Shirley Kaikai: Family inspired nursing dream; STEM laid path

Running Start courses in anatomy, biology and chemistry have prepared further studies at WSU.

Shriley Kaikai, a graduating senior at Kamiak High School, plans to attend WSU to study nursing. She recently participated in STEM Signing Day to honor students studying in STEM fields.

Shriley Kaikai, a graduating senior at Kamiak High School, plans to attend WSU to study nursing. She recently participated in STEM Signing Day to honor students studying in STEM fields.

By Shirley Kaikai / Herald Forum

I grew up in a family of nurses. My mom and aunts care for people each day using their training as nurses.

I first went to work with my mom when I was 10. When I started high school and began to think seriously about what career I wanted to pursue, I started to visit my mom at her hospital job more regularly and realized nursing is the path for me. I, too, love to care for people, which makes nursing a dream career for me.

To prepare for college, I have taken several prerequisites through Running Start at Edmonds Community College, including anatomy, biology and chemistry. They have gone well and confirmed my choice of nursing. I also had the opportunity to visit a hospital in Sierra Leone, where my family is from. The difficult conditions I encountered while on that trip inspired me to perhaps someday bring my nursing skills to care for people in my home country.

For now, I am planning to pursue a bachelor’s degree in nursing at Washington State University in Pullman. My experience there will help me choose a nursing specialty, such as maternity care, plastic surgery or the intensive care unit.

I was recently honored for my commitment to a STEM career during Washington State STEM Signing Day, presented by Boeing. The virtual event celebrated 49 high school seniors from across the state for our choices to pursue science, technology, engineering or math education at technical programs, two- and four-year colleges and universities. Like signing days for athletes, we each signed a letter of commitment to our STEM goals. As seniors whose high school careers were interrupted by the pandemic, it feels all the more exciting to be recognized for our perseverance and academic achievements.

Why honor STEM students? For one thing, we need more like us. The future of our state depends on more students getting opportunities to explore and succeed in STEM-related careers, from nursing and engineering to cybersecurity and computer science, fields my fellow honorees are pursuing. According to Washington Roundtable, an organization of CEOs and senior executives across our state, employers here will produce 373,000 net new jobs in the state over just the next five years. Most of those jobs will require a post-high school credential and, no doubt, a big percentage will be in STEM fields. The opportunities are out there waiting for us in Washington. We just need to get ready for them.

If you are a middle or high school student interested in the field of STEM, go after your dream job. Explore the many options available by learning more about what people working in your field of choice get to do each day by job shadowing and finding videos online. STEM fields can open many doors, and our communities are counting on us to turn our skills and passion into action.

Shirley Kaikai is a senior at Kamiak High School in Everett. She plans to pursue nursing at Washington State University in the fall.

**ABOUT THIS TASK**
According to the essay about nursing and STEM, at which college did the author take Running Start prerequisites?

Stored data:
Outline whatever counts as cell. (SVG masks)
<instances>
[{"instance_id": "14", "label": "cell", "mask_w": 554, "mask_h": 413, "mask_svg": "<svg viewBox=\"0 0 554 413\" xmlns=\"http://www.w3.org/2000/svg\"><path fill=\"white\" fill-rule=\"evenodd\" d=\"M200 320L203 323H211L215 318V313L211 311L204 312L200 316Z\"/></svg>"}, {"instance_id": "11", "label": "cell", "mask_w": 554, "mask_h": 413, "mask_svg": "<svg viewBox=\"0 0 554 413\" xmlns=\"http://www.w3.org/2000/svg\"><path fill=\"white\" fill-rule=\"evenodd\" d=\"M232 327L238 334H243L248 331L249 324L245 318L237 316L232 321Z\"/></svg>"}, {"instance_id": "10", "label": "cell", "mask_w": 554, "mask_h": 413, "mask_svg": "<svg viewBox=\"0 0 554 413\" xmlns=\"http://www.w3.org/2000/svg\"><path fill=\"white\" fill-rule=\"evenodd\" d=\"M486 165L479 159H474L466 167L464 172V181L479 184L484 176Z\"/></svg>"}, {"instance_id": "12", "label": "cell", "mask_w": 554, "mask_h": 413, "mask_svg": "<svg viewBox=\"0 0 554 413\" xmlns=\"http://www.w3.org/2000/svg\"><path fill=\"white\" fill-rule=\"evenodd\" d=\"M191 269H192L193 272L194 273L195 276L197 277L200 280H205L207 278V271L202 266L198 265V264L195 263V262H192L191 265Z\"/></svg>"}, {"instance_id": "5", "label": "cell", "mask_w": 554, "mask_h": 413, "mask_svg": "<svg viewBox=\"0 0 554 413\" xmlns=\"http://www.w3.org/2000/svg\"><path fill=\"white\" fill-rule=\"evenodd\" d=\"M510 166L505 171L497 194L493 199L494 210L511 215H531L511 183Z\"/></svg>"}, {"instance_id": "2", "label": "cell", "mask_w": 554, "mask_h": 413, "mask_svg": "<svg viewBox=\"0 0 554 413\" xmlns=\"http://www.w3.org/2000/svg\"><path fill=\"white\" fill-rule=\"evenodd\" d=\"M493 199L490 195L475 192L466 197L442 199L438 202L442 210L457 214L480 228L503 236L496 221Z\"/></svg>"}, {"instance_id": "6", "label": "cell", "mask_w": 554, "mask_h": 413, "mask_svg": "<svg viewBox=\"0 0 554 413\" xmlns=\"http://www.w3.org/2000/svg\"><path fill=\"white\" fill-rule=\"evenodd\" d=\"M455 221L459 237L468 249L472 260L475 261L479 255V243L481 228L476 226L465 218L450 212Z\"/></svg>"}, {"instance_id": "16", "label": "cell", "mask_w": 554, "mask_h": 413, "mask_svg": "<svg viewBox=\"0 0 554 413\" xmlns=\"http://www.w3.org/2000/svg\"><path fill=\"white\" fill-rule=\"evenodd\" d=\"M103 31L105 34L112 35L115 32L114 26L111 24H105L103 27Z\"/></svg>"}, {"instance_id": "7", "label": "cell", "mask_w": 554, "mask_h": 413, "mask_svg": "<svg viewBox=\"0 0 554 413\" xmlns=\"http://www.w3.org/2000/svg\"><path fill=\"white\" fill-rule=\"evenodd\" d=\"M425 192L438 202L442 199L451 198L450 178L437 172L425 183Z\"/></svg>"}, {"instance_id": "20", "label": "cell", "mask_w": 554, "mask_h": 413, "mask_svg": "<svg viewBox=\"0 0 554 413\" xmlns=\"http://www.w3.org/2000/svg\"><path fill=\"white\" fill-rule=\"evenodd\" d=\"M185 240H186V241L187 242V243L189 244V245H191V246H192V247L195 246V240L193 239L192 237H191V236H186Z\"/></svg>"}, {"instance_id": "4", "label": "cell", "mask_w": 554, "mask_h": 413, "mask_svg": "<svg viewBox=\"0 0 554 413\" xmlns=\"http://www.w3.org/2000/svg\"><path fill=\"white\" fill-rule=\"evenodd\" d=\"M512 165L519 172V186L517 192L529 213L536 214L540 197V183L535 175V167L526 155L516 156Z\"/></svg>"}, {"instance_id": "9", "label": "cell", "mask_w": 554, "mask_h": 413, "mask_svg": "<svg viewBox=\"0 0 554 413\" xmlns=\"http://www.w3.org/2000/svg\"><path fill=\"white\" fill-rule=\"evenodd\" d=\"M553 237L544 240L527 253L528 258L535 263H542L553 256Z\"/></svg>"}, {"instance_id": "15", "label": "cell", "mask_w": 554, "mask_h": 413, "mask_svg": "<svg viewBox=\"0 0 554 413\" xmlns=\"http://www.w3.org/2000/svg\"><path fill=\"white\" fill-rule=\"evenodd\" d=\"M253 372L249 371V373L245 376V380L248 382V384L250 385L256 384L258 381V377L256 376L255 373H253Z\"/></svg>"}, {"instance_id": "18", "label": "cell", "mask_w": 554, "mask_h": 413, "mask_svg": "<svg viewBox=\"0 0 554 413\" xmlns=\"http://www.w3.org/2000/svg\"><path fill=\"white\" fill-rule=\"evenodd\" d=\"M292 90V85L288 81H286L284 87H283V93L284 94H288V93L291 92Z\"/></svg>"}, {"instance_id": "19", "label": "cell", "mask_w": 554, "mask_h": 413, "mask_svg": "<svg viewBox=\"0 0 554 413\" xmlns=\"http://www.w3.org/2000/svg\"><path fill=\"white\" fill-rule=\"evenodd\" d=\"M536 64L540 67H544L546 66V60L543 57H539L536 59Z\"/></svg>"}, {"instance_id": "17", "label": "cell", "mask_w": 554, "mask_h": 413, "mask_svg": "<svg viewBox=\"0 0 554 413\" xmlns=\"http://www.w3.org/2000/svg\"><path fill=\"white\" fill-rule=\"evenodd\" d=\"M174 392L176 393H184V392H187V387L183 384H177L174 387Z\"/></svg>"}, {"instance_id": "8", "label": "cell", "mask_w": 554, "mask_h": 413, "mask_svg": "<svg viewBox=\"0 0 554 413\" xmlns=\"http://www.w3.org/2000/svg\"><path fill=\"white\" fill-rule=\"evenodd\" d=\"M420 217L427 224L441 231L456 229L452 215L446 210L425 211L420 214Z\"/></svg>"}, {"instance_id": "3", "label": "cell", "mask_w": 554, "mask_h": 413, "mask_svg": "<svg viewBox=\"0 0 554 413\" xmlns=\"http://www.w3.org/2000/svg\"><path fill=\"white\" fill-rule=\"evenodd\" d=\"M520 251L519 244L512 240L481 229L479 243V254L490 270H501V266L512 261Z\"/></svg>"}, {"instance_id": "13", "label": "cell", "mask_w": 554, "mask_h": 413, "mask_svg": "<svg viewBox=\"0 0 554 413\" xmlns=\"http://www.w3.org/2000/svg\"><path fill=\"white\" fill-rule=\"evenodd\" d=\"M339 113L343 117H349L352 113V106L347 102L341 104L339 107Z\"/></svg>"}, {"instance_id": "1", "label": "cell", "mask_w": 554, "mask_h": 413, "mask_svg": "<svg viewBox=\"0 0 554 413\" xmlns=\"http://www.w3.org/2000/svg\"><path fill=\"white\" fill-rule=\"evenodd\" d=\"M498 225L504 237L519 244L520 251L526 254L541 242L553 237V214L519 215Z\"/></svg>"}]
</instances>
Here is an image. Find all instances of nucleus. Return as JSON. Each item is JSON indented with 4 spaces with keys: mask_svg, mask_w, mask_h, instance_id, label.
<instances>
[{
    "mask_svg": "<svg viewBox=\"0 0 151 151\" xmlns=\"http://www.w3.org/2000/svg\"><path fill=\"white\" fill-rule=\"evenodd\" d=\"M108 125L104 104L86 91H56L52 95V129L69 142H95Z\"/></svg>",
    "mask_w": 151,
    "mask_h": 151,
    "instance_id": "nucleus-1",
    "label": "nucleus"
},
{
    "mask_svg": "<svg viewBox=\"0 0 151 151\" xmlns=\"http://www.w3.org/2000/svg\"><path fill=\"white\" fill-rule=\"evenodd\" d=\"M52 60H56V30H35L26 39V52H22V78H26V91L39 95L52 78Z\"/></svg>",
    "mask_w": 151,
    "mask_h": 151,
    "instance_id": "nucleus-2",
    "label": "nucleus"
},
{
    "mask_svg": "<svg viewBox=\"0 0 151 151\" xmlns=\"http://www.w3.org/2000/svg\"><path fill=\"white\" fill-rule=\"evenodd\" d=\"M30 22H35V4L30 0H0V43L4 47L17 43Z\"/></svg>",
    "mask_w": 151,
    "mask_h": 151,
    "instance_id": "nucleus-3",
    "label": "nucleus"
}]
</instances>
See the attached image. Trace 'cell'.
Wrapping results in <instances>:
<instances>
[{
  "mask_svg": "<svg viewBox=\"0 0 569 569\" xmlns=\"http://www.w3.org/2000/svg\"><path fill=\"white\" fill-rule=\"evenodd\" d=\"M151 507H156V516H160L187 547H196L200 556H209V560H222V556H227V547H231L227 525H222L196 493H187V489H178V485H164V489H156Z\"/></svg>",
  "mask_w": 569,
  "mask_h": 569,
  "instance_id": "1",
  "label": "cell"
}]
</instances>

**RESULT OF THE EXERCISE**
Edmonds Community College